Skip to content
Attività

The bull commodity markets return

    • Rome
    • 23 February 2011

          During this roundtable session, a number of factors were identified as contributing to the volatility in energy, agricultural commodity and food prices, including: the significant increase in demand from the major emerging countries, speculation in derivatives markets (and, more generally, the growing importance of the financial – as opposed to the real – economy), the management of energy production by many governments according to political criteria, and the increasing correlation between the (historically high) volatility of oil prices and that of other commodity prices. In the food sector, problems of access to commodities were also singled out as a determining factor, especially in respect of poorer countries. As regards the events currently unfolding in the Mediterranean region, the participants examined their potential short- to medium-term impact, especially on energy supplies.
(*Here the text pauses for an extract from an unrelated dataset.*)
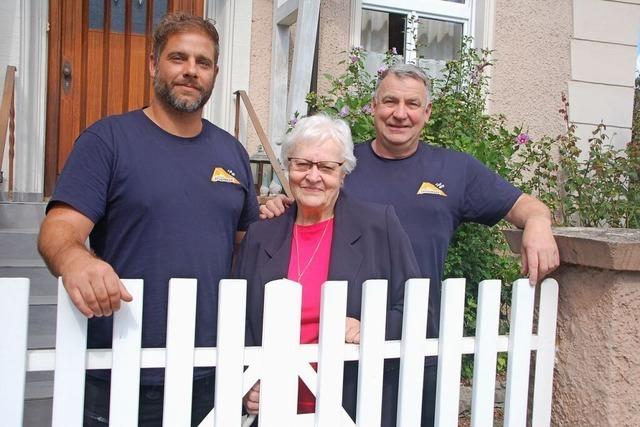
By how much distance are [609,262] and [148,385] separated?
1.33 meters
It was observed that the increase in food prices clearly helped trigger some of the popular unrest now being seen in the Arab world, confirming that the volatility of commodity prices presents a real strategic problem for the international community.

          The situation is further complicated by the highly uneven nature of the recovery underway, which sees price pressure coming from regions experiencing rapid growth, whilst difficulties persist in many other countries.

          Looking specifically at oil and gas, it was suggested that financialization (and the corollary reduction in real economic underpinnings) has certainly contributed to increasing volatility in recent years. In the case of oil, the price rises have also been due to the mounting costs of exploration and extraction in fields that are becoming increasingly difficult to access. In terms of gas, its price is partly decoupled from that of oil, also because gas markets still tend to be regional rather than global. It was nevertheless felt that the current price trends raise doubts as to the prospects of the move towards alternative energy sources, also considering the slow progress being made in the field of energy savings.

          Overall, the upshot of the debate was that the participants remained divided on the relative weight to be accorded to financial factors and to supply and demand factors as determinants of the strong fluctuations witnessed in commodity prices.